The truth is, though, I have grown disillusioned with Labour conferences. For groups such as Forest it really is a case of banging your head against a brick wall. But it wasn't always like that.
In Brighton in 2004 Joe Jackson was invited, via Forest, to share a platform with Health Secretary John Reid and we actually dared to think that we were influencing Government policy. Reid clearly listened to what we were saying because a few weeks later he gave some weight to smokers' rights when he announced plans for a partial smoking ban.
Back in Brighton the following year we enjoyed what I can only describe as the most satisfying day of my professional career. I won't bore you with the story again because I've written about it ad nauseum, but thinking it about it still makes me laugh.

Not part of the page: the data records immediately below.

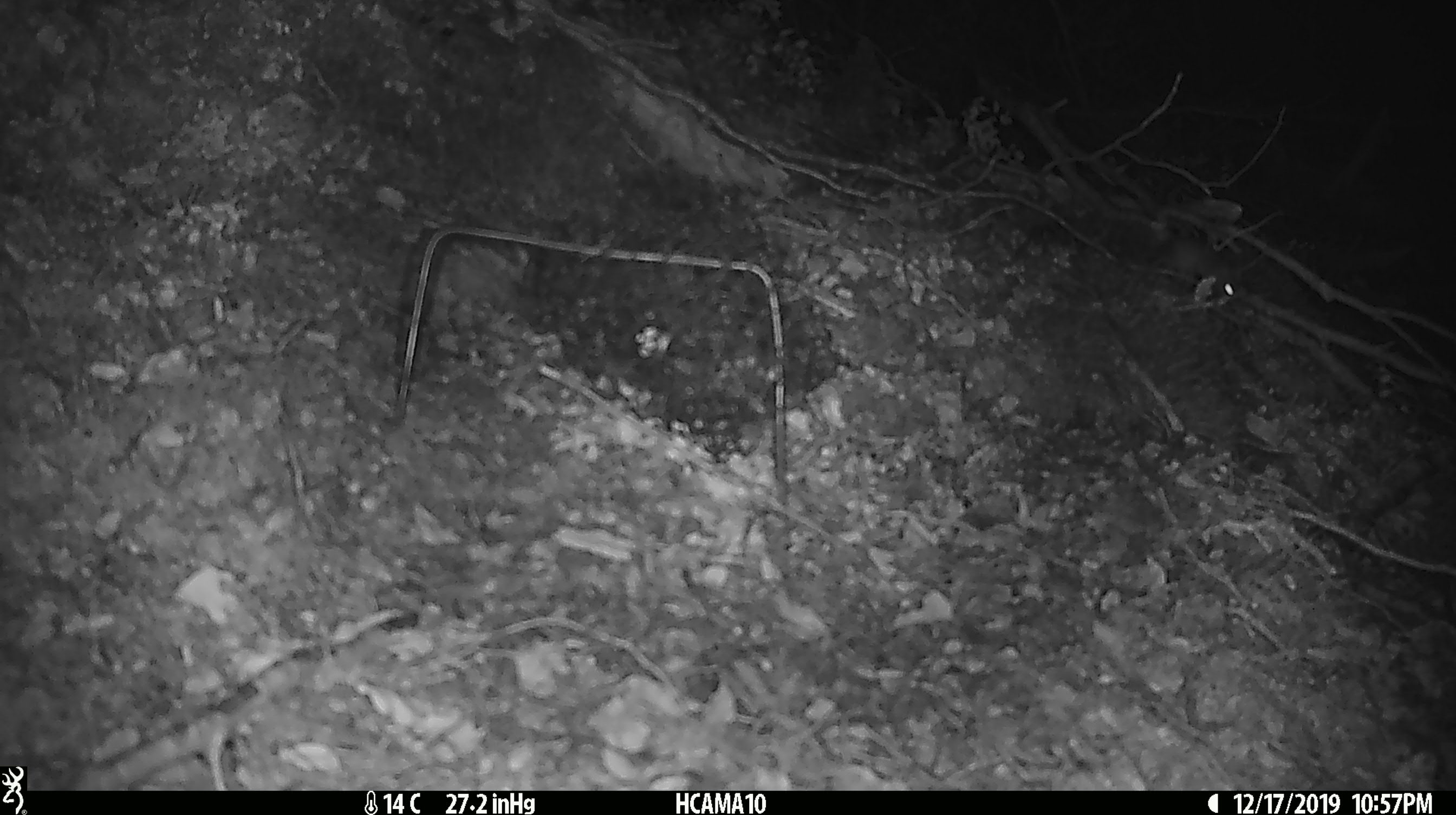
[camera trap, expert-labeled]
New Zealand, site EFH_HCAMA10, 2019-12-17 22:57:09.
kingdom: Animalia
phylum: Chordata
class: Mammalia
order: Rodentia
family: Muridae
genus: Mus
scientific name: Mus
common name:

Despite our "success" at the 2005 Brighton conference, it was becoming increasingly difficult to engage with Labour on any level. In 2006 in Manchester we employed an ad van but to little effect.
In Bournemouth in 2007, a few months after the introduction of the smoking ban, we organised a drinks reception at the Royal Bath Hotel (scene of our famous Prohibition party at the 2006 Conservative conference). The event attracted a hundred or so delegates but none of them were MPs and I suspect that many were there only for the "free" champagne.
In any case I was already highly cynical about Labour and champagne receptions. In 2003 in Bournemouth I remember very clearly a Cabinet minister telling me, with a straight face whilst holding (another) glass of champagne that he was a libertarian and was opposed to a smoking ban. Three years later the same man (a close ally of Gordon Brown) voted in favour of a comprehensive ban on smoking in pubs and clubs. Libertarian? My arse.
In 2008, the last time Labour was in Manchester, we arranged a fringe meeting but the party failed to publish details of the event in the conference brochure. The same fate befell a Tobacco Retailers Alliance event. Coincidence? I think not.
Last year in Brighton we hired another ad van and handed out Save Our Pubs & Clubs beer mats but our efforts were wasted on what I can only describe as a dispirited rabble. Labour was past caring about social and civil liberties. And Forest was past caring about Labour.
Whether Ed Miliband's election will make any difference I don't know. I do know that Forest will never give up trying to engage with any mainstream political party, and that includes Labour. To paraphrase Arnold Schwarzenegger, "We'll be back."
Actually, we haven't completely neglected Labour this year. The conference issue of the New Statesman, available to delegates, features the new Save Our Pubs & Clubs campaign poster (below right). However hard they try to ignore us, we just won't go away.